Balfour Beatty, one of Britain’s biggest construction groups, is lining up Lord Allen of Kensington, the former ITV chief executive, as its next chairman.
Sky News has learnt that the FTSE-250 company, which is one of the main contractors on the HS2 high-speed rail link, is in advanced talks to appoint the Labour peer as Philip Aiken’s successor.
Sources said his appointment could be announced as soon as Balfour Beatty’s annual meeting next week.
If confirmed, it would mark an unexpected return after more than a decade to the boardroom of a London-listed company by one of Britain’s most prominent businessmen-turned-parliamentarians.
Lord Allen left ITV in 2006, having engineered the company’s creation through the merger of Carlton Communications and Granada two years earlier.
He has not served on the board of a publicly traded British company since 2010, when he stepped down as a non-executive director of Tesco.
The peer has, however, held a string of other big jobs, retiring last month as chairman of Copenhagen-listed ISS, the vast support services provider.
He also chairs Global, the UK’s biggest commercial radio group, and has held directorships at 2 Sisters Food Group, the poultry producer, Virgin Media and EMI Music.
Lord Allen’s current portfolio includes a position at Moelis & Company, the New York-based investment bank.
His surprise comeback will see Lord Allen work alongside Leo Quinn, Balfour Beatty’s highly regarded chief executive.
Egon Zehnder International has been advising Stephen Billingham, Balfour Beatty’s senior independent director, on the search for a successor to Mr Aiken.

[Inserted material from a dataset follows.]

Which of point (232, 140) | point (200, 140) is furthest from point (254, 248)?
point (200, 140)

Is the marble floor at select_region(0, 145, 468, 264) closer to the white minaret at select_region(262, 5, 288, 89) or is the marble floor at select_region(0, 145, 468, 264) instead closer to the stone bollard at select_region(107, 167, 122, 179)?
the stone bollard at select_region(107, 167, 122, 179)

The company has been stabilised by the current management team following a turbulent period seven years ago when it saw its financial performance nosedive.
It had been restored to a position of strong growth prior to the coronavirus pandemic, and said recently that it was repaying £19m in government funds used to furlough employees.
Balfour Beatty employs 26,000 people, and works on major infrastructure projects around the world.
Its shares have risen by nearly a quarter over the last year, and now has a market value of just over £2bn.
The company’s recovery marks a contrast with its dire state in 2014, when – having issued a string of profit warnings – it was forced to rebuff a series of takeover offers from rival Carillion.
Less than three years later, Carillion had been forced to call in liquidators after failing to secure an emergency bailout from the government or private shareholders.
Balfour Beatty declined to comment on Wednesday, while Lord Allen could not be reached.